The Max Daetwyler Corporation, Huntersville, NC, USA, has developed an Enclosed Chamber Test Machine used for the research, development and testing of steel and plastic doctor blades, end seals, cleaning chemistries, inking system magnets, and filters. This test machine can simulate the conditions on a flexo press to help to facilitate and promote products that will improve printing processes while replicating results seen in the actual pressroom.
Keeping up with the demand for higher graphics and specialty printing, longer lasting doctor blades and end seals play an important role in the printing process. The new MDC Enclosed Chamber Test Machine gives Daetwyler the ability to research and test new materials for end seals that will last longer and perform better, as well as help to determine doctor blade life and wear based on the application. The ability to also test new cleaning chemistries on a variety of inks will lead to improved pressroom performance for cleaning rollers and presses.

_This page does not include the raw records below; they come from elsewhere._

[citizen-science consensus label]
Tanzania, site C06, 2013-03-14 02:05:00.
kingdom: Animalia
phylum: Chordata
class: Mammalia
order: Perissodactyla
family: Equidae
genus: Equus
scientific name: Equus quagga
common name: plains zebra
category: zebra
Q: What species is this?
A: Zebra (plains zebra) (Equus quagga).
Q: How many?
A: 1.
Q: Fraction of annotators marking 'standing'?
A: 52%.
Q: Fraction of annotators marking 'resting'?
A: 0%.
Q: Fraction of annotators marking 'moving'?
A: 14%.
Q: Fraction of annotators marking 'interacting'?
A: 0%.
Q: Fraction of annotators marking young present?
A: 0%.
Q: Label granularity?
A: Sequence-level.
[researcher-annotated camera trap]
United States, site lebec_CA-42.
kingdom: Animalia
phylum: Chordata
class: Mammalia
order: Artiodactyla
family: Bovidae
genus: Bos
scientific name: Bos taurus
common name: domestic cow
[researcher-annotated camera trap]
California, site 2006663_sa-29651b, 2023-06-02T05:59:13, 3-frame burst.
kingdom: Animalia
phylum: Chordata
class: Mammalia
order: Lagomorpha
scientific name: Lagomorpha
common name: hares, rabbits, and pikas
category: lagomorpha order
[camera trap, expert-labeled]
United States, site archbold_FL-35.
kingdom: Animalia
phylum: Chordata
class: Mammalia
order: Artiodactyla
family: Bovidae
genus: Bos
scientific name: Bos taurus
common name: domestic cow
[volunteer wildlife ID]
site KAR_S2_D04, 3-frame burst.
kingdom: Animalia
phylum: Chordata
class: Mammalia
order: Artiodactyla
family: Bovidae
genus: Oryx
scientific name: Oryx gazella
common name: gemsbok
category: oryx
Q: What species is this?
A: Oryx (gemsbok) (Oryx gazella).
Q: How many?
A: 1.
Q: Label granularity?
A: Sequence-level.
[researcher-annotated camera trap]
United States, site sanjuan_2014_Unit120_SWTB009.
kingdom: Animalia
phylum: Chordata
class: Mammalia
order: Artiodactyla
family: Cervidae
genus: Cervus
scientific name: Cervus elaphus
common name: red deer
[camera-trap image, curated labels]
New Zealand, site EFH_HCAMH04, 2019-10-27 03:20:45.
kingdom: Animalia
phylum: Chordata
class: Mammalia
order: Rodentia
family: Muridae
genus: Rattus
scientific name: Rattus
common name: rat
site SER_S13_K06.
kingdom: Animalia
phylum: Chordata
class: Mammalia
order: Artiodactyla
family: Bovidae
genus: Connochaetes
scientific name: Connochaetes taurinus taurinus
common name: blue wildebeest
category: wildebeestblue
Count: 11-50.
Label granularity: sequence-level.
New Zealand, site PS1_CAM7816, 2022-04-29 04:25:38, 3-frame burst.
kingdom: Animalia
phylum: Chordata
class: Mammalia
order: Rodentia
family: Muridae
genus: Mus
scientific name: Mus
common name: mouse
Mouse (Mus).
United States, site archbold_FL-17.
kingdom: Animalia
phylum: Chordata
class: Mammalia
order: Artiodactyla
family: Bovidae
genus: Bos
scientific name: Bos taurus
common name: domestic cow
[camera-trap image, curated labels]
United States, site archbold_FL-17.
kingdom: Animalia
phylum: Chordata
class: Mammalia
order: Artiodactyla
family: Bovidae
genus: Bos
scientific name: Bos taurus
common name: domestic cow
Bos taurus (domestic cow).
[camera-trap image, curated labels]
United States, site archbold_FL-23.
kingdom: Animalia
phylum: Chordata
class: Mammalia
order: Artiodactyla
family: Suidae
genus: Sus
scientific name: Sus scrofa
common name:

“This is an internal testing machine that we built and we use to develop new technologies (blades), but also fix converter problems,” says Bobby Furr, flexographic service manager for Daetwyler. “If a converter was to call us with a problem and wanted to test the machine to fix the problem, we would oblige the customer with no problem. A good example: Last week Vince DiTrolio of the DiTrolio Flexographic Institute called us while he was in a label plant in Cleveland doing some consulting work. The converter was using a .006 radius edge doctor blade, but could not get a clean enough wipe to minimize his dot gain and get sharp highlights. Because we know that a .006 is a very good blade thickness to use, we were able to put an 800 line anilox in the unit, utilize a .008 blade, but reduce the tip to a .005 thickness to keep the blade stiff enough without the blade back doctoring because of it being potentially too thin. The blade worked well in the unit so we sent some samples to Vince to arrive the next day. The blades cleaned up the print and it made all of us look good.”